* Instruction 1 *
In the genealogical survey, how many acres did Stephen Hipp's father obtain in his North Carolina land grant on Gar Creek?
* Instruction 2 *
Translate this sentence from the genealogical survey into Spanish: "This will was submitted in Feb.1828, but not proven."
* Instruction 3 *
Please continue the genealogical survey from where it stops.

* Provided passage *
----

A Genealogical Survey of the Neighbors and Allied Families
of William and Nancy Ramsey
By Lee Kemp Ramsey
This genealogical survey of some early settlers in Mecklenburg Co., NC is
presented according to the census enumerator's apparent alphabetical listing;
and, reflects only a portion of those residing in the Long Creek Settlement,
which was then in district number six for the 1790 census. Thus, it does not
necessarily reflect the location of the house- holder's land in relationship to
an adjoining landowner. The original census visitation is taken from the
National Archives Microfilm Publication Microcopy No. 637, Population Schedules
of the First Census of the United States 1790, Roll 7, North Carolina, Volume 1
and 2, p. 359; and will be supplemented by the 1800 U.S. Census for Mecklenburg
along with will records, land deeds, and military records, as well as family sources.
Stephen Hipp - Head of household, 1790 U.S. Census: b. ca.1758, the first of seven sons born to Stephen and Ann HIPP(HYP)of German descent (HEPP/HUPP); d. ca.1826, Mecklenburg Co., NC, where he served as a R.S. The father obtained a 250 acre NC land grant on Gar Creek just north of Long Creek in 1766, being the same land mentioned in the father's will dated 25 Aug. 1781, Mecklenburg Co., NC. Stephen HIPP, the son, left his will in Mecklenburg Co., NC in 1826, naming his two Johnston grandchildren: John JOHNSTON and Peggy R. JOHNSTON. This will was submitted in Feb.1828, but not proven. John JOHNSTON and Margaret/Peggy Ramsey JOHNSTON were the children of William and Elizabeth (HIPP) JOHNSTON & g.children of John & Peggy (Ramsey) JOHNSTON. This Margaret/Peggy Ramsey JOHNSTON, b. ca.1814 in NC, married Winslow MCCREE and after their third of five children they settled in Dallas Co., AL.

----

* Given data *
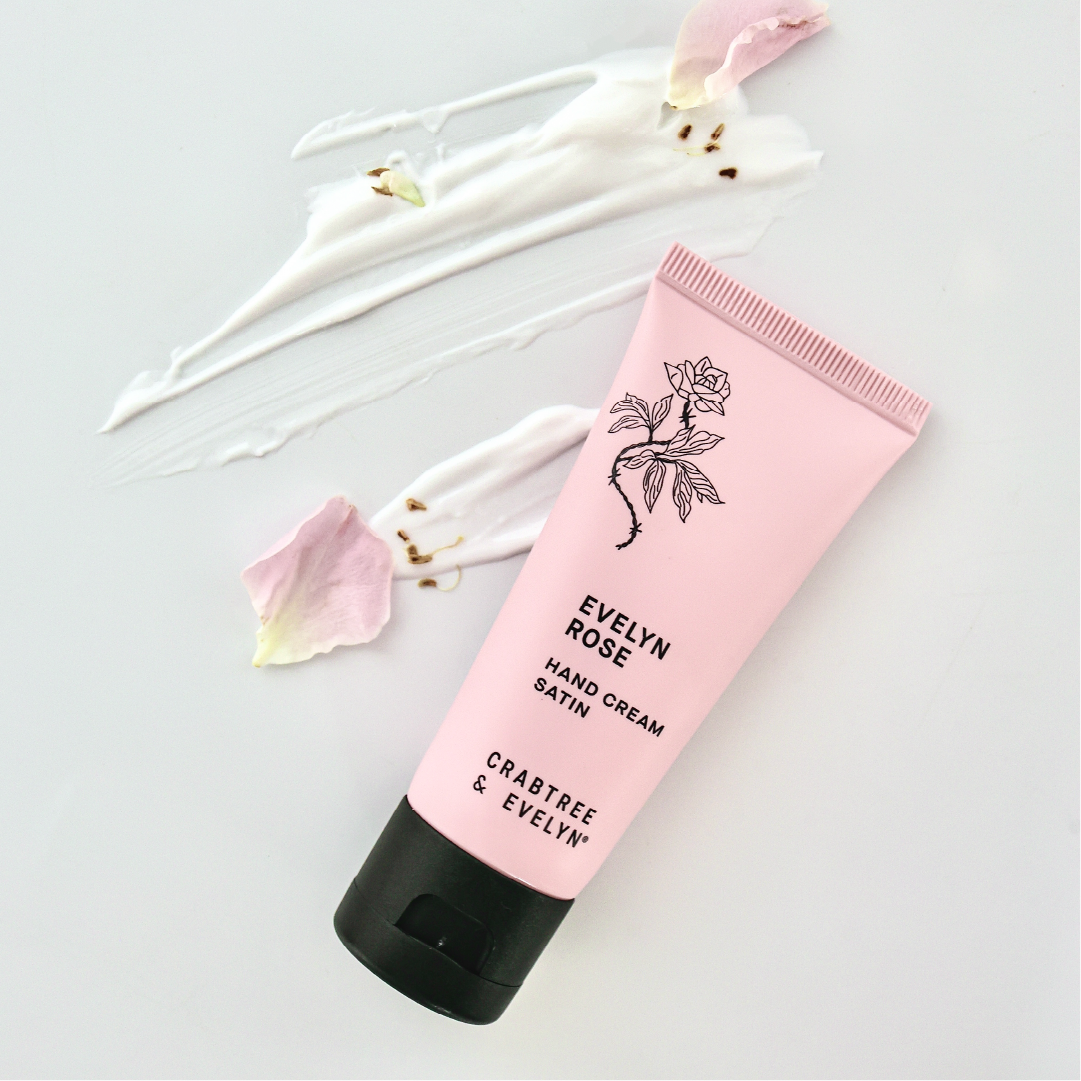 Evelyn Rose Satin Hand Therapy - 40ml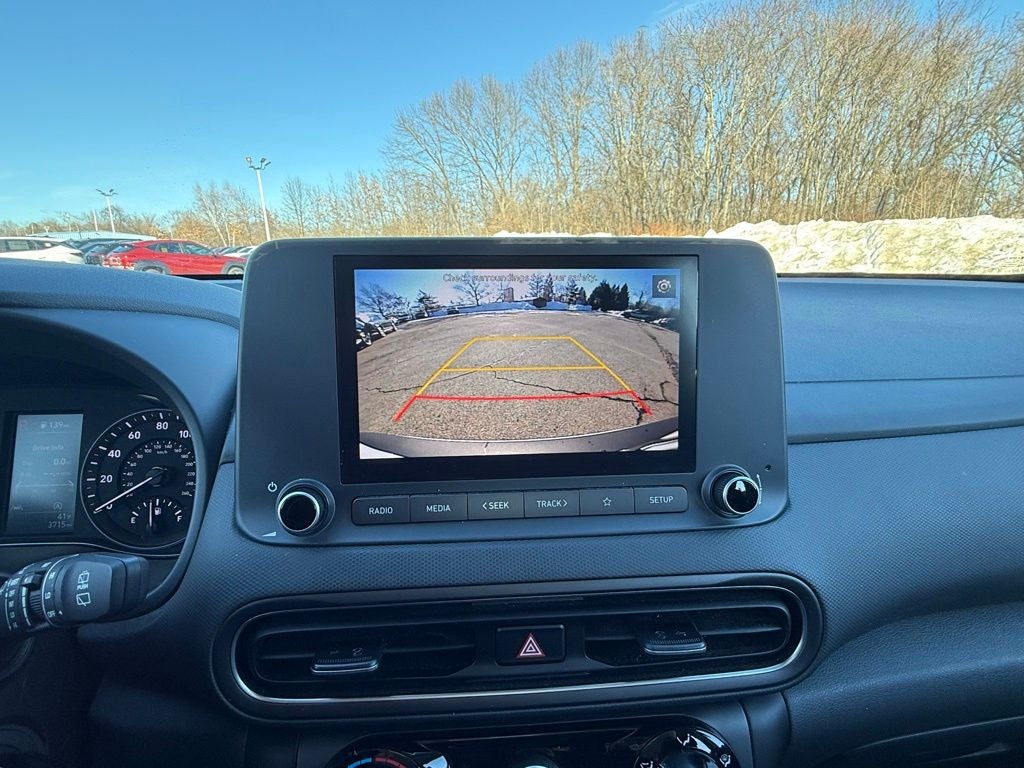 2023 Hyundai KONA SE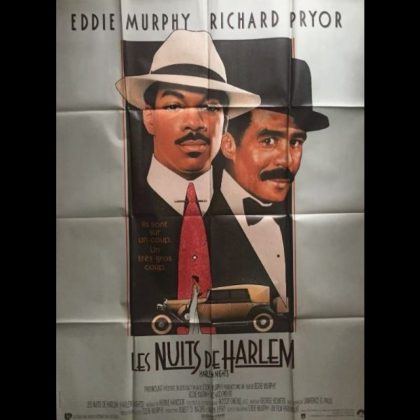 LES NUITS DE HARLEM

----

* Task answer 1 *
250 acres.

* Task answer 2 *
Este testamento fue presentado en febrero de 1828, pero no fue validado.

* Task answer 3 *
Valentine Hipp - Head of household, 1790 U.S. Census: b. ca.1760, brother to Stephen HIPP; also served as R.S. from Mecklenburg Co., NC; m. 1785, Margaret ALLISON, the daughter of David ALLISON, who names his sons-in-law, Valentine and Andrew HIPP, in his will probated July 1800, Mecklenburg Co., NC.
Robert Johnston - Head of household, 1790 U.S. Census.
Nathaniel Johnston - Head of household, 1790 U.S. Census: On 23 Jan 1779, John McKnit ALEXANDER of Mecklenburg conveyed to Nathaniel JOHNSTON 222 acres on both sides of Long Creek. Nathaniel JOHNSTON also purchased land on Mallard Creek from John McKnitt Alexander on 16 May 1769; witnesses Robert MILLER, Patrick MILLER and William JOHNSTON.
Arthur Jemison/Jamison - Head of household, 1790 U.S. Census: Arthur JAMISON's will was probated May 1817, naming his wife, Mary JAMISON; his sons, Robert and William; and referring to his deceased daughter, Jenny's, children for support and schooling; sole exr. was David McDONALD.
Thomas Jemison/Jamison - Head of household, 1790 U.S. Census: With Thomas one female head of house and one female child. Thomas JAMISON's will was probated in Jan., 1809, naming his daus. Polly, Sally, Rachel, and Nancy; his sons Thomas and Jonas; Exrs. were John JOHNSTON, Arthur JAMISON and Thomas MARTIN. In May, 1817, by the oath of Andrew LAWING, the will of Polly JAMISON Jr. was probated, giving all her estate to her mother Polly JAMISON, Sr. and naming her mother as sole executrix; witness was Andrew LAWING; Jurats were Arthur and Thomas JAMISON.
Edward Siever - Head of household, 1790 U.S. Census.
Isaac Johnston - Head of household, 1790 U.S. Census.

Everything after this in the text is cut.